O facto de uma poesia semelhante à nossa Cantiga de Amigo paralelística ter aparecido na China alguns séculos antes de Cristo tem causado perplexidade aos historiadores, aos investigadores dos cancioneiros medievais. Atenua-se porém essa perplexidade se averiguarmos, como eu averiguei em porfiados estudos, que a nossa cantiga paralelística tem remotas origens, o que é confirmado por Theodore Frinz que enriqueceu os estudos desse lirismo demonstrando que a cantiga feminina é o género lírico mais arcaico com que deparamos nas mais diversas culturas. Pergunto: Um ponto comum, esse perdido ponto do espírito? Um horizonte de poetas, uma desaparecida unidade, todos os povos despedaçados por catástrofes e guerras?
A poesia tem direito a admitir que é sua vocação unir o que está separado. E a própria realidade histórica que vivemos nestes dias de aceleradas mudanças aconselha-nos, a nós ocidentais, que abdiquemos desse logocentrismo, dessa encapotada transferência do moribundo imperialismo histórico para o imperialismo do pensamento ocidental que tem dado frutos aberrantes. Vou citar só um. Recordarei o conceito de primitivo adoptado por Lévy Bruhl, nomeadamente no seu livro As Funções Mentais nas Sociedades Inferiores. Pois bem, esse pilar das teorias sobre a mentalidade primitiva tratou, por assim dizer, como primitivos e inferiores todos os antigos povos extra-europeus, incluindo nestes os chineses e japoneses.
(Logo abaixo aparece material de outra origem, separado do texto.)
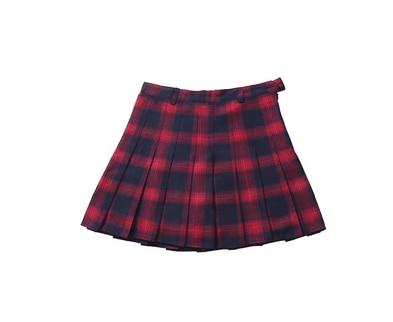 Harajuku Plaid Punk Skirt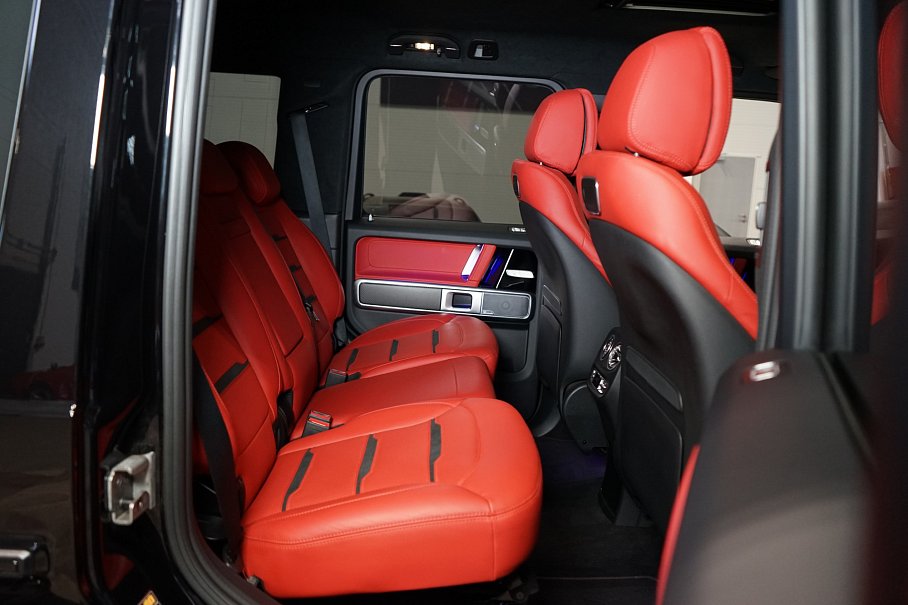 Mercedes-Benz Třída G 63 AMG Edition 55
Importa pois varrer, de uma vez para sempre, das mentes europeias os resíduos deste dasaforado logocentrismo que até se metamorfoseia agora na inculcação de modelos políticos em territórios culturais a que eles são espúrios. O mesmo é dizer que devemos acolher as mensagens de outras culturas como uma dádiva feita ao universalismo que se alimenta de diversidades culturais, políticas e civilizacionais.
É dentro deste espírito que deve iluminar todas as nações que saúdo o Instituto Cultural de Macau e o António Graça de Abreu por revelarem aos portugueses os Poemas de Li Bai, expoente da poesia dessa China que, passando por enigmática, nela, poesia, mostra a sua alma, porque a poesia é isso mesmo, o lugar do espírito onde a alma dos povos tem a sua morada.